Dans
ses mémoires, Agrippa d’Aubigné (1552-1630) fait de sa liaison avec
Diane Salviati un événement fondateur, sur le plan sentimental comme
sur le plan littéraire : « Il devint amoureux de Diane Salviati, fille
aînée de Talcy. Cet amour lui mit en teste la poésie française, et lors
il composa ce que nous appelons son Printemps ; où il y a
plusieurs
choses moins polies, mais quelque fureur qui sera au gré de plusieurs
». Il évoque là d’un mot le grand recueil de poésie profane qu’il
n’aura jamais publié de son vivant et qui est resté manuscrit jusqu’au
XIXe siècle. Le livre de sonnets intitulé Hécatombe à Diane
constitue
l’élément nucléaire de ce recueil et c’est le seul des trois livres
apparemment prévus dont il a laissé une version entièrement corrigée.

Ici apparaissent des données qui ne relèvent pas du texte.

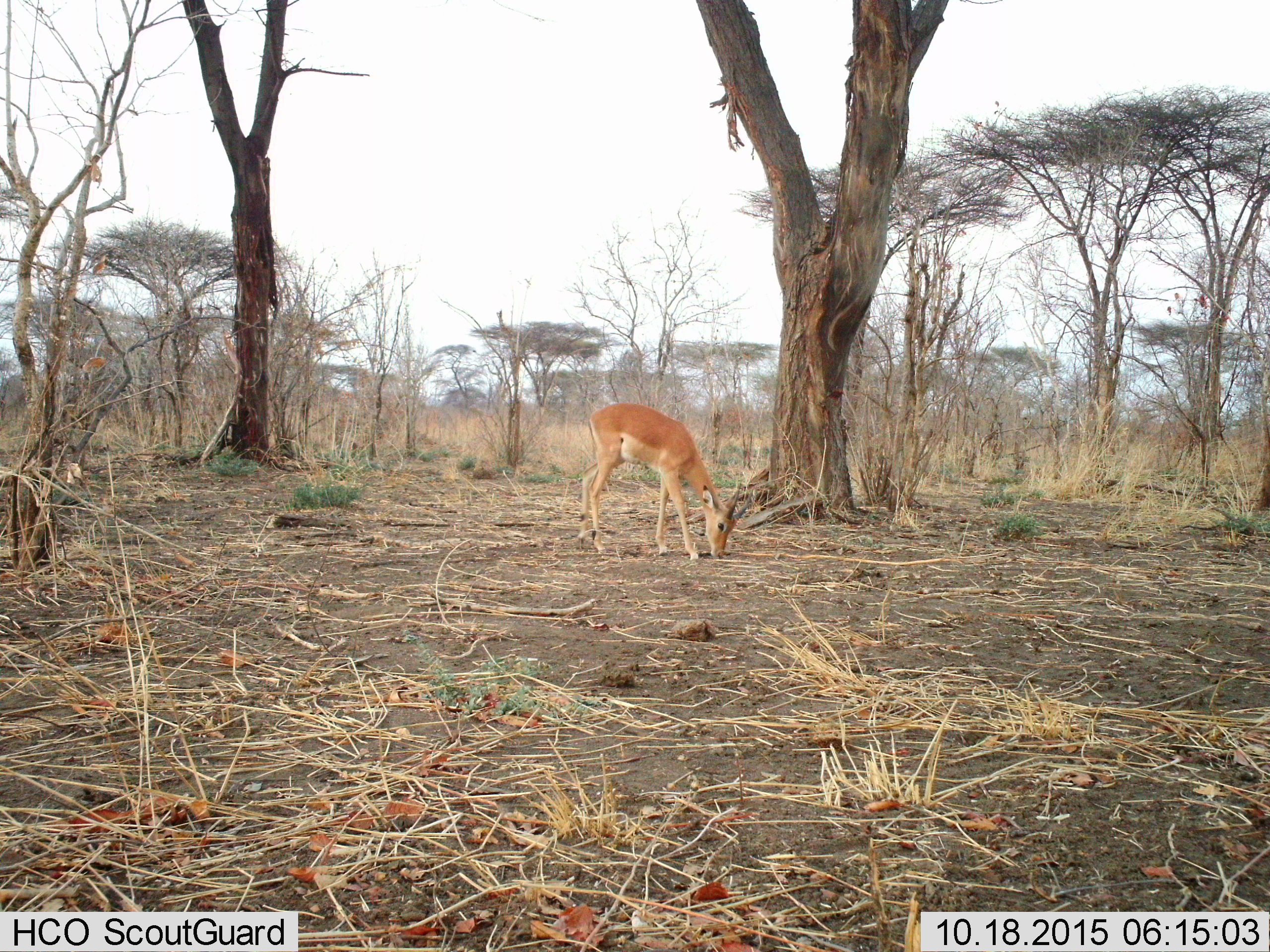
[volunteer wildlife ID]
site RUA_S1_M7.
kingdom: Animalia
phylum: Chordata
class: Mammalia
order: Artiodactyla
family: Bovidae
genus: Aepyceros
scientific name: Aepyceros melampus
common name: impala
Impala (Aepyceros melampus), count 1. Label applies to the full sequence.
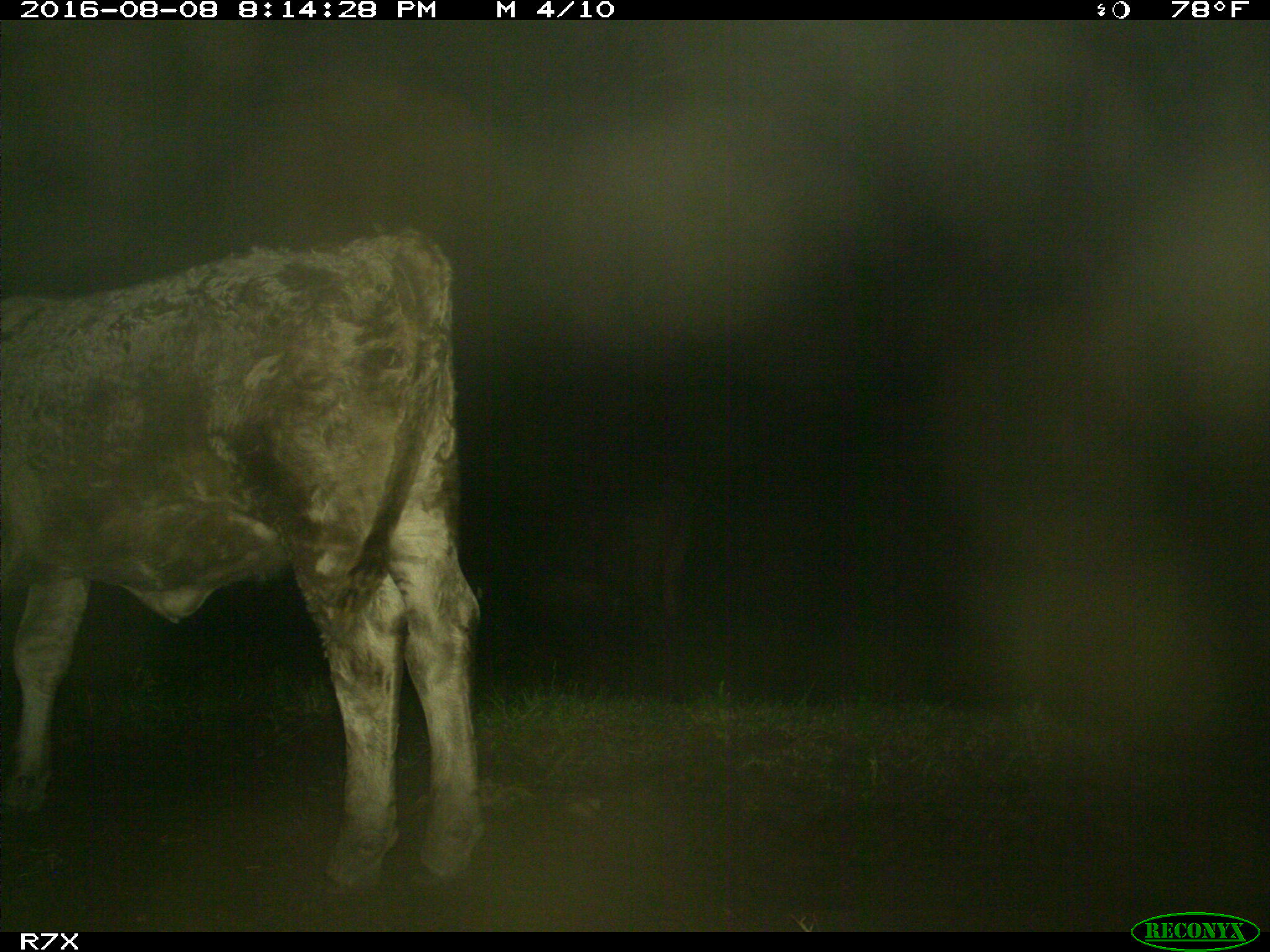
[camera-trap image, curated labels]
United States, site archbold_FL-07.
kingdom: Animalia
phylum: Chordata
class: Mammalia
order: Artiodactyla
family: Bovidae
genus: Bos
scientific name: Bos taurus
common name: domestic cow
Bos taurus (domestic cow).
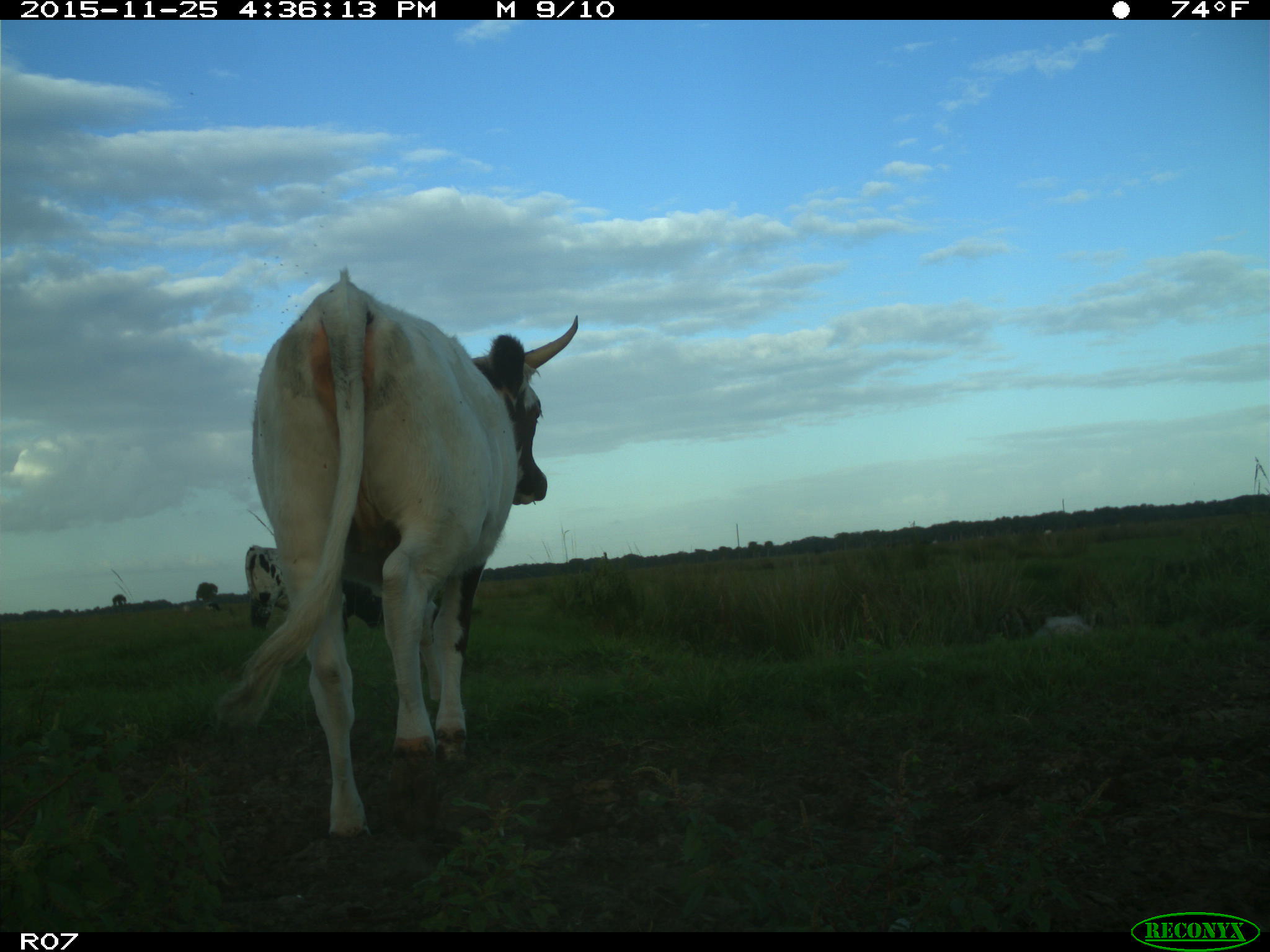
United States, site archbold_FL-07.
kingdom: Animalia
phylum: Chordata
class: Mammalia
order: Artiodactyla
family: Bovidae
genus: Bos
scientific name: Bos taurus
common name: domestic cow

Prenant la forme d’un canzoniere pétrarquiste, il s’inscrit dans la
tradition ronsardienne tout en radicalisant les termes du discours
amoureux, puisque Diane y représente la réincarnation de la déesse
chasseresse aux mœurs cruelles, à laquelle le poète vient faire le
sacrifice d’une centaine de sonnets afin d’assouvir sa soif de sang
humain. Mais l’amant douloureux n’est pas seulement ici une figure de
victime conforme à la tradition, car l’Hécatombe à Diane, c’est d’abord
le chant d’un poète-soldat, d’un « mauvais garçon » qui certes maîtrise
les rituels de séduction amoureuse, mais dont la « fureur ardente et
desreglée » est susceptible des excès les plus violents et des
inventions verbales les plus fortes.